Last month’s hearing of the Martis Valley West Specific Plan, which was held in the same venue, drew more supporters than there were seats to accommodate them.
Both Keep Squaw True and the Village at Squaw Valley Redevelopment have created Facebook event pages to encourage their supporters to attend the hearing.
Visit bit.ly/1Hfvg0g to view the current project’s final environmental impact report, and other associated project details.
OLYMPIC VALLEY, Calif. — Even though the proposal to redevelop the Village at Squaw Valley hasn’t been approved, resort officials are making plans for how they’ll distribute funds from the project’s transfer fee.
A press release distributed last week by Squaw Valley Ski Holdings announced the formation of the nonprofit Squaw Valley Foundation, which would provide an initial $7.5 million to projects related to the redevelopment.
The announcement came nine days before the Placer County Planning Commission is set to hear an updated version of the proposal, formally known as the Village at Squaw Valley Specific Plan.
At a special meeting held May 14, the Squaw Valley Municipal Advisory Council voted 3-1 to recommend the plan’s denial.
The Thursday, Aug. 11, planning commission meeting is the next step in the process. Just like the MAC, the planning commission’s vote is merely a recommendation to the Placer County Board of Supervisors, which has the final say in the matter.
According to last week’s press release, the Squaw Valley Foundation — not to be confused with the Squaw Alpine Foundation — will be responsible for distributing funds generated from the project’s 1.5 percent transfer fee to community and environmental initiatives, should the project be approved.
The fee would generate $7.5 million up front in developer sales, then more than $1 million annually beyond that. If the plan to redevelop is not approved, no nonprofit will be formed.
‘EMPOWER LOCAL ADVOCATES’
Still, that uncertainty hasn’t stopped Squaw Valley Ski Holdings from moving forward with plans for the foundation.
Jessica VanPernis Weaver, of JVP Communications, is handling communications for Squaw Valley Ski Holdings. In an email Friday, she said the selection of founding board members for the nonprofit is currently underway, but declined to comment further.
In a separate interview attempt from the Sierra Sun on Monday, Squaw Valley Alpine Meadows Public Relations Director Liesl Kenney declined to answer questions regarding plans for the nonprofit.
In a follow-up email Monday night, Kenney said the selection process for founding board members hasn’t started.
The press release, meanwhile, says that Squaw Foundation’s 7-person board will be made up of “a mix of local residents and business owners, second homeowners and a public service district appointee.”
The release does not specify what the selection process will entail, when it will be finalized or how the public will be invited to participate.
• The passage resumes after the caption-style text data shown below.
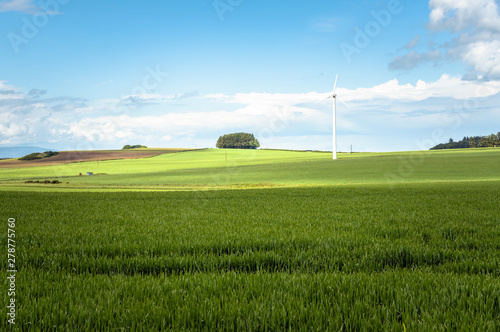 Papiers peints Bleu Lonely wind turbine in a rolling rural landscape under blue sky in summer
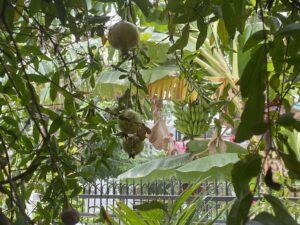 Trees - pomegranate- banana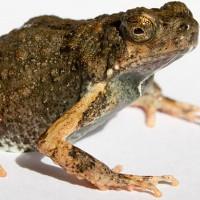 """""""Dịch bôi trơn"""" của loài ếch có thể chữa lành vết thương"""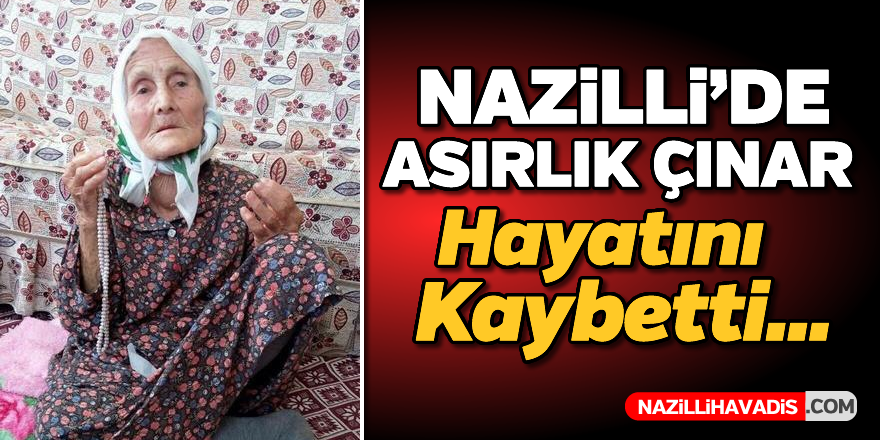 Nazilli'de asırlık çınar hayatını kaybetti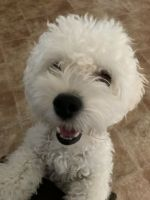 Maltipoo Puppies for sale in Round Rock, TX, USA. price: NA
Neither spokesperson would provide information on what the projects were that the foundation would consider or how the founding board members will be chosen.
“In creating the Squaw Valley Foundation, our intention is to empower local advocates to address issues and fund environmental, transit and recreational initiatives and further land conservation and cultural preservation within Olympic Valley,” Andy Wirth, president and CEO of Squaw Valley Ski Holdings, said in a statement. “The Squaw Valley Foundation board of directors will ultimately be the decision-makers who will manage and distribute the monies generated from the project transfer fees associated with The Village at Squaw Valley redevelopment plan.”
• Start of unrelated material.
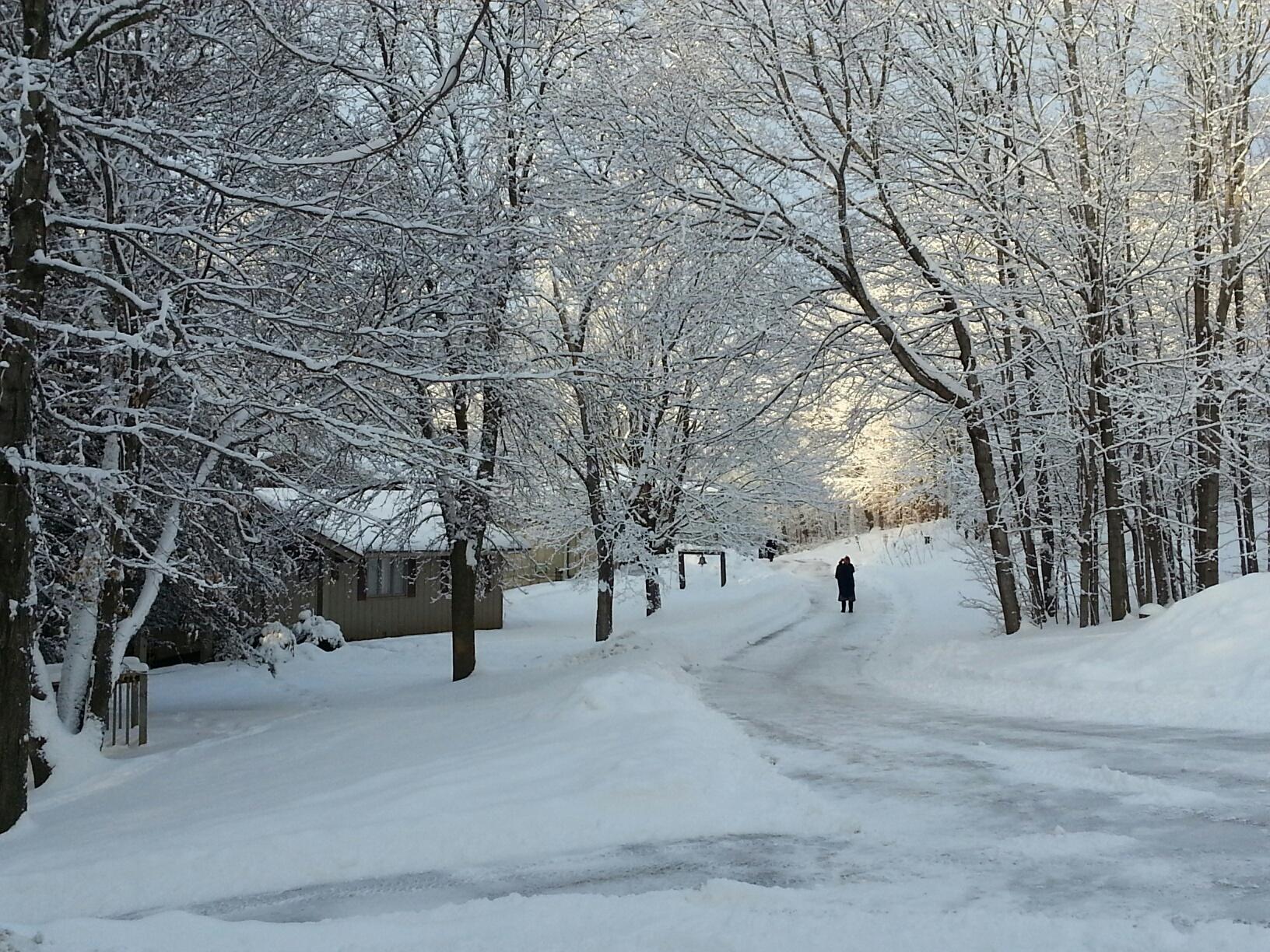 Koinonia_Winter_Road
Thursday’s meeting at the North Tahoe Event Center in Kings Beach is expected to draw a large crowd, as both supporters of the redevelopment and its opposition have been busy encouraging residents to show up and make their opinions heard.
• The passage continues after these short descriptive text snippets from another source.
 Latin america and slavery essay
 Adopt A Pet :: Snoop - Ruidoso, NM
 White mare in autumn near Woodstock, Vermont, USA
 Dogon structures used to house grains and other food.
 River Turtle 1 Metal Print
Minutes from the May 5 MAC meeting show that of the 24 individuals and representatives from conservation groups who spoke during public comment, only four were in favor of the redevelopment proposal.
The county’s documents note that although many people who spoke at the MAC meeting acknowledged improvements to the existing village are necessary, they said the current proposal is still too big.
In an earlier interview, Kenney said, “There’s a lot of really fervent supporters of this project, but it’s really hard to stand up in a room when everyone is very fired up and intimidating.
“You know, you get booed.”
Over the last month, Squaw Valley Ski Holdings has been working hard to encourage project supporters to voice enthusiasm for the plan, including launching the website SquawTomorrow.com, airing a television ad and offering shuttle services for supporters to get to the Aug. 11 meeting.
Meanwhile, Sierra Watch, the nonprofit behind the “Keep Squaw True” campaign, has launched similar efforts encouraging project opposition, including releasing its own promotional video and offering free T-shirts to those who join them at Thursday’s meeting.